The company said its U.S. division reported a 26 percent increase in fiscal second-quarter 2023 inventory levels compared with the same period in fiscal 2022. This was a 750-basis-point improvement over a nightmarish fiscal 2023 first quarter when they got blindsided by the combination of rapidly rising costs and high-end inventory that consumers passed over to cope with the rapidly rising inflation.
Part of its move to move inventory was to cut prices on clothing and non-food items as food inflation has already affected its customers' ability to spend on general merchandise.
The inventory markdowns also helped reduce storage costs associated with a backlog of shipping containers. (Related: More high-income Americans are shopping at discount stores due to unrelenting inflation.)
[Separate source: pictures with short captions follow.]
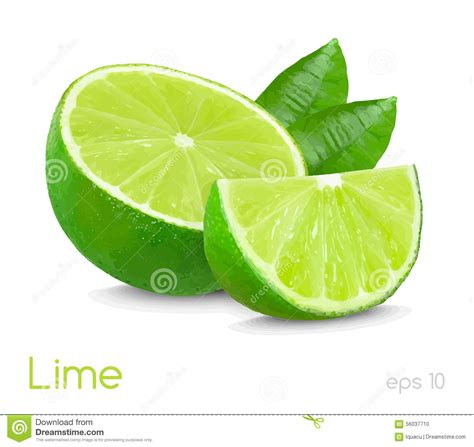 lime silhouette lime illustration stock illustration illustration of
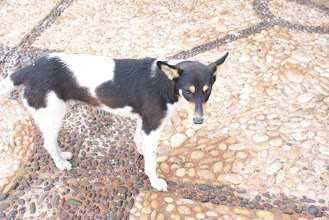 Photo: Dog that followed us along the dock in Essaouira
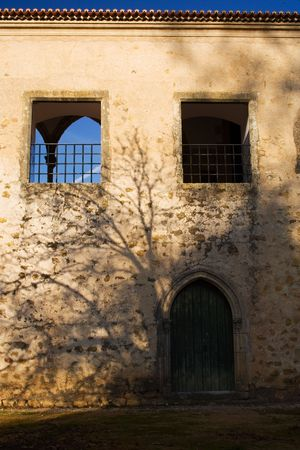 without windows: The shadow of a tree in a wall without windows Stock Photo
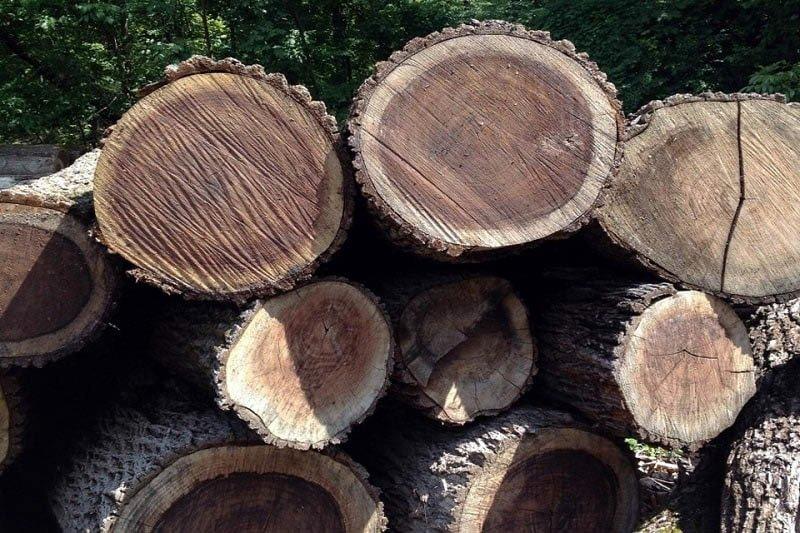 thân gỗ
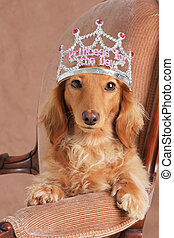 Princesa Dachshund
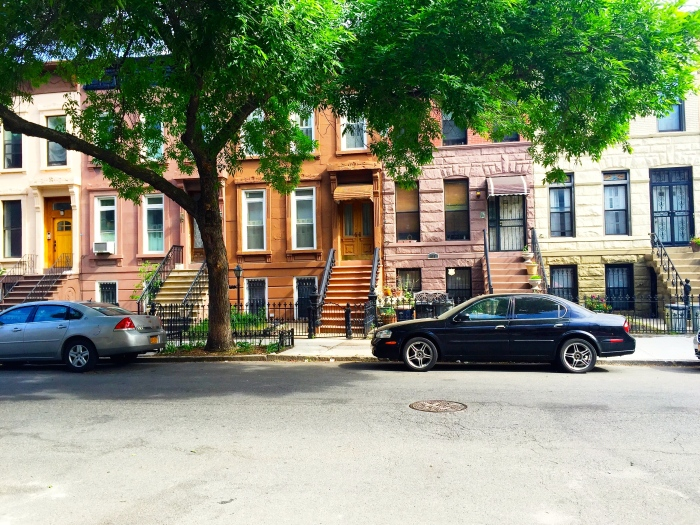 Brooklyn Vibes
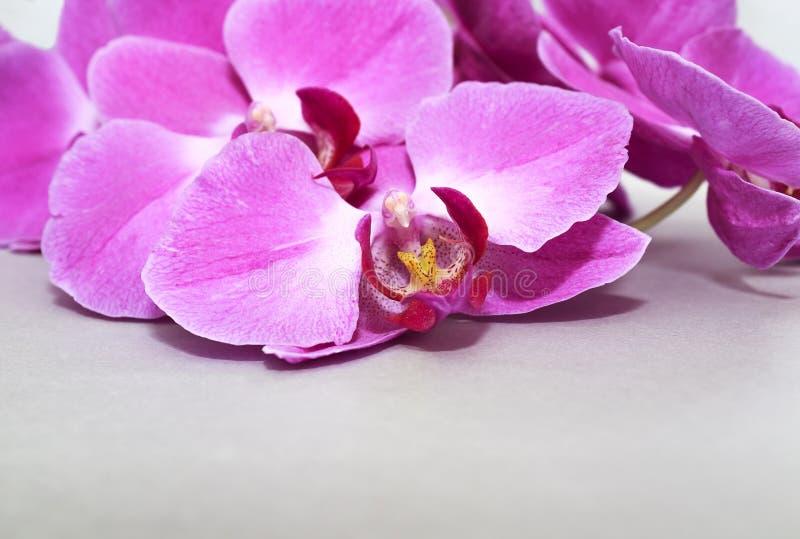 Brench rose de phalaenopsis d'orchidée sur un argent ou un fond de papier gris photographie stock libre de droits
"The increasing levels of food and fuel inflation are affecting how customers spend, and while we've made good progress clearing hardline categories, apparel in Walmart U.S. is requiring more markdown dollars," Doug McMillon, Walmart Inc. president and the chief executive officer, said back in July.
Company executives said the company has cleared out most of its summer seasonal inventory ahead of the back-to-school season, which has already begun in large parts of the South, as well as the upcoming holiday period. They also said the company is now making progress in right-sizing its inventories, but will need at least a couple more quarters to wring out the imbalances of its network.
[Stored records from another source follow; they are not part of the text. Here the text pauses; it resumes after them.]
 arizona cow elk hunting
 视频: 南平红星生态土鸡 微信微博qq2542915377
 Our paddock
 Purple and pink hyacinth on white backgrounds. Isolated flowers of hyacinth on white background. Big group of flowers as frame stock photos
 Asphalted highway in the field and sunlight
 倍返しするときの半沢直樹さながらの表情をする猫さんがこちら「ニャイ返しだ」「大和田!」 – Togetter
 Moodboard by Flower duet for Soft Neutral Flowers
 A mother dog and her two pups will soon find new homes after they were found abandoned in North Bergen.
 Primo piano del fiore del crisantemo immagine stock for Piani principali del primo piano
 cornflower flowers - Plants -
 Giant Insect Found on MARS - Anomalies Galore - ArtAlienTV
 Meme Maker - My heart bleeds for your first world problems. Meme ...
"We feel much better about the back half of the year," said John Furner, Walmart U.S. president and CEO. "We still have the inventory to work through and ingest from the backlogs, as we said. So we need a couple of quarters to do that."
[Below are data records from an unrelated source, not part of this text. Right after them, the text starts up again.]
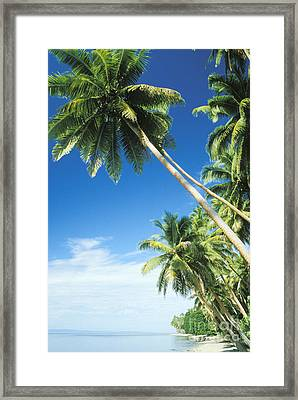 Fiji, Vanua Levu Framed Print by Peter Stone - Printscapes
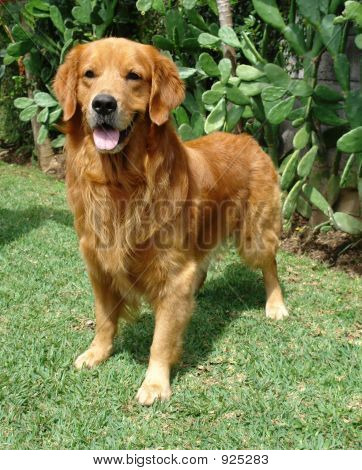 Golden Retriever Stand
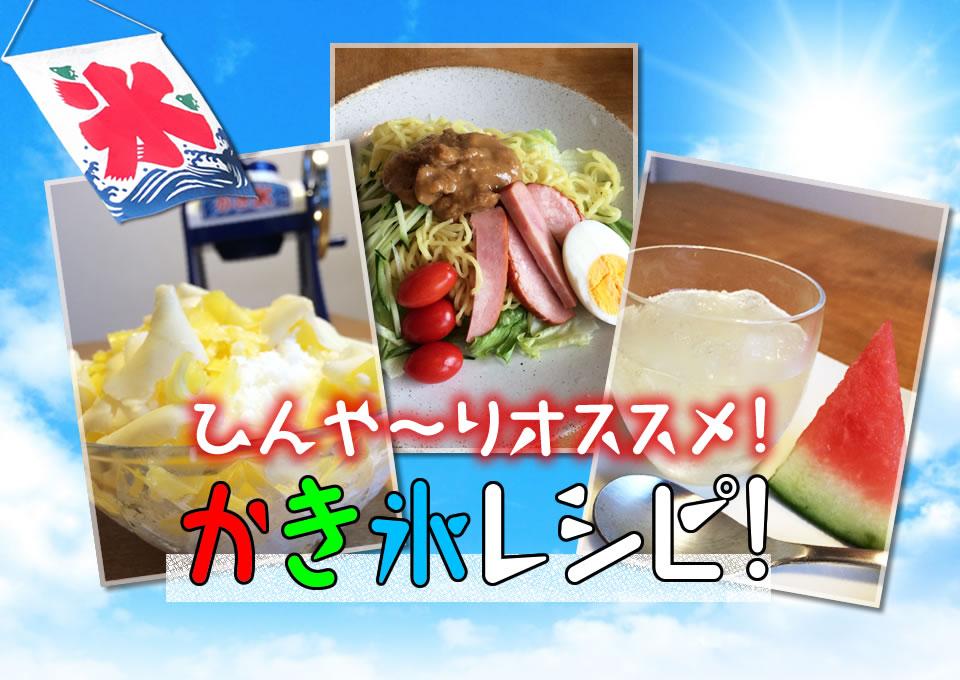 f:id:tentsu_media:20160721110243j:plain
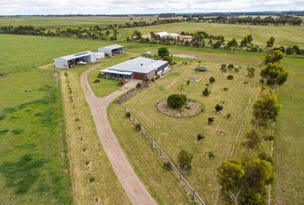 1019 Wingeel Road, Wingeel, Vic 3321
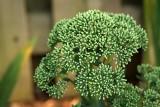 Sedum 'Autumn Joy' ready to burst into bloom (no, it is not broccoli)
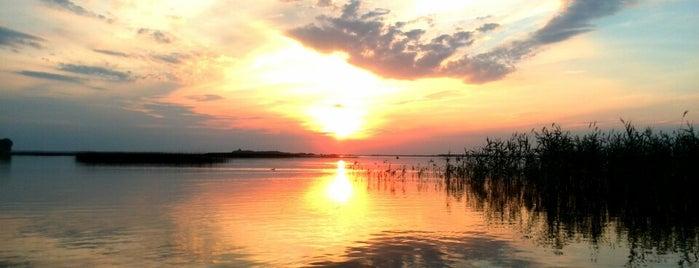 Озеро Світязь (Світязьке) is one of Posti che sono piaciuti a Valery.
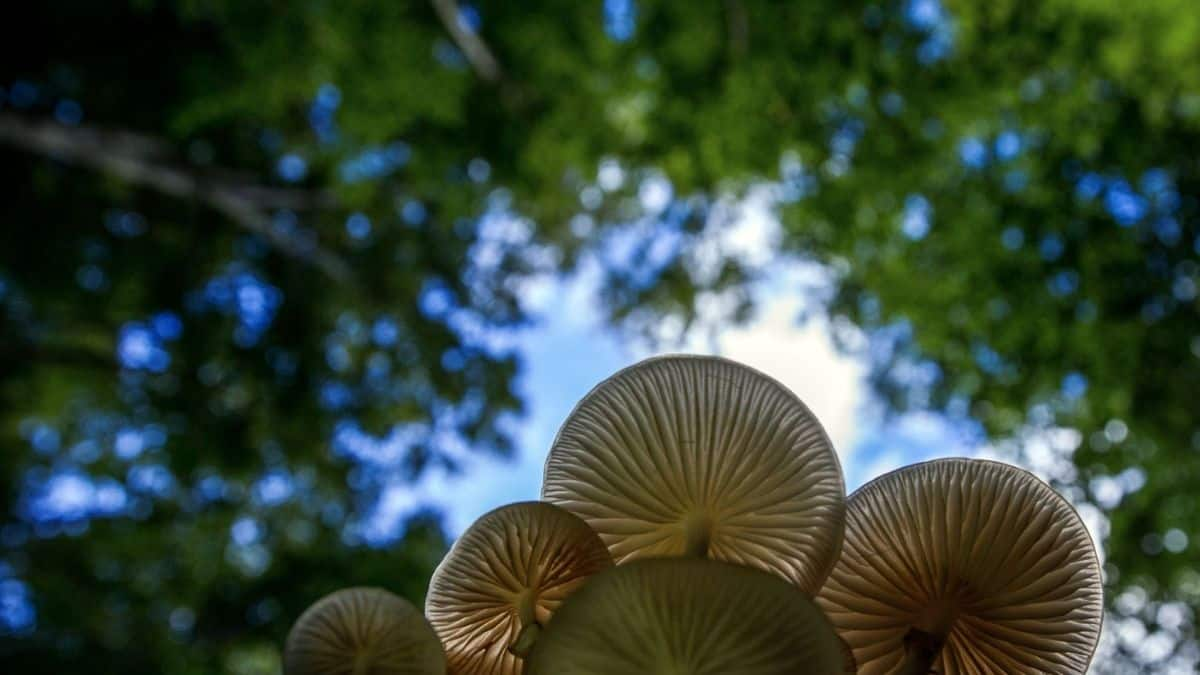 The vast mushroom kingdom could play an important role in tackling the planets's problem with plastic, believe researchers. Photo: Supplied/Food For Mzansi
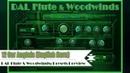 Virtual Cor Anglais (English Horn) VST VST3 Audio Unit. DAL Flute Woodwinds. EXS24 KONTAKT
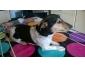 A donner chien mal croisé jack russel 1 ans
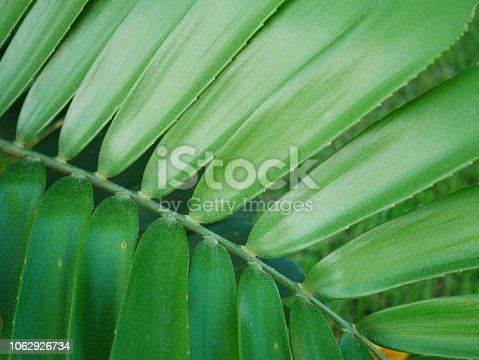 909846922 istock photo Tropical jungle palm leaf in garden 1062926734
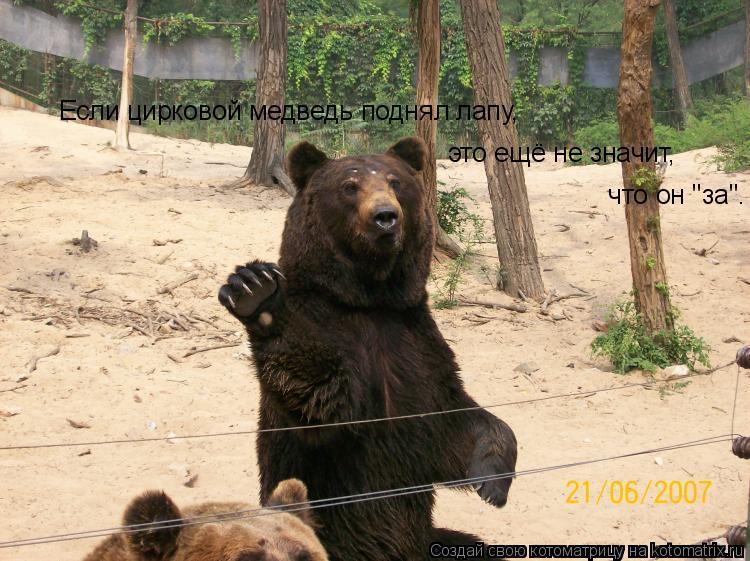 """Котоматрица: Если цирковой медведь поднял лапу,  это ещё не значит,  что он """"за""""."""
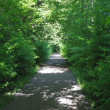Walk way through green trees in the city park — Stock Photo #6392354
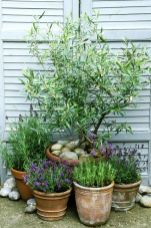 Mediterranean style pots planted with lavandula and olea europaea against white shuttered doors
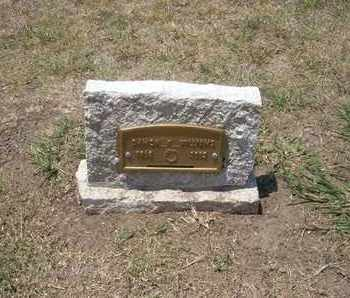 WILLIAMS, DAMON K - Stevens County, Kansas | DAMON K WILLIAMS - Kansas Gravestone Photos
Furner also said that clearing out apparel excesses was "urgent" in the second quarter, given that some of these items are seasonal and will be less relevant for the third quarter.
Walmart reported fiscal second-quarter results that were more palatable than the first-quarter disaster. Adjusted earnings per share of $1.77 were well ahead of the $1.60-per-share consensus and the revenue of $152.9 billion was at an 8.4 percent year-over-year increase when adjusted for currency fluctuations. Their operating income of $6.9 billion was also 6.8 percent below the same period a year ago.
The company projected a five percent year-on-year increase in net sales for the third fiscal quarter, as well as an eight to 10 percent year-on-year decline in operating income and a nine to 11 percent drop in adjusted earnings per share.
Walmart's decision to cancel orders had been driven by diminished foot traffic in its stores, coinciding with record inflation.
According to a Reuters report, foot traffic in all U.S. Walmart locations – including 3,573 supercenters and 370 discount stores fell 2.7 percent on average from June 1 through July 25 versus a year earlier.
In contrast, foot traffic in its competitors rose as their convenient location made them an ideal stop for Americans looking to save on gas money.
German-owned discount grocer Aldi saw an 11.5 percent rise in foot traffic, while Dollar General saw a 4.1 percent increase in visits.
McMillon defended his company, saying that the big-box grocery chain was an "inflation-fighter" and a prime destination for shoppers during a recession.
The same Reuters report, however, begged to differ. It stated that Walmart's share as the first choice from groceries dropped by almost two percent. From 27.4 percent in June 2022, it fell to just 25.5 percent in July.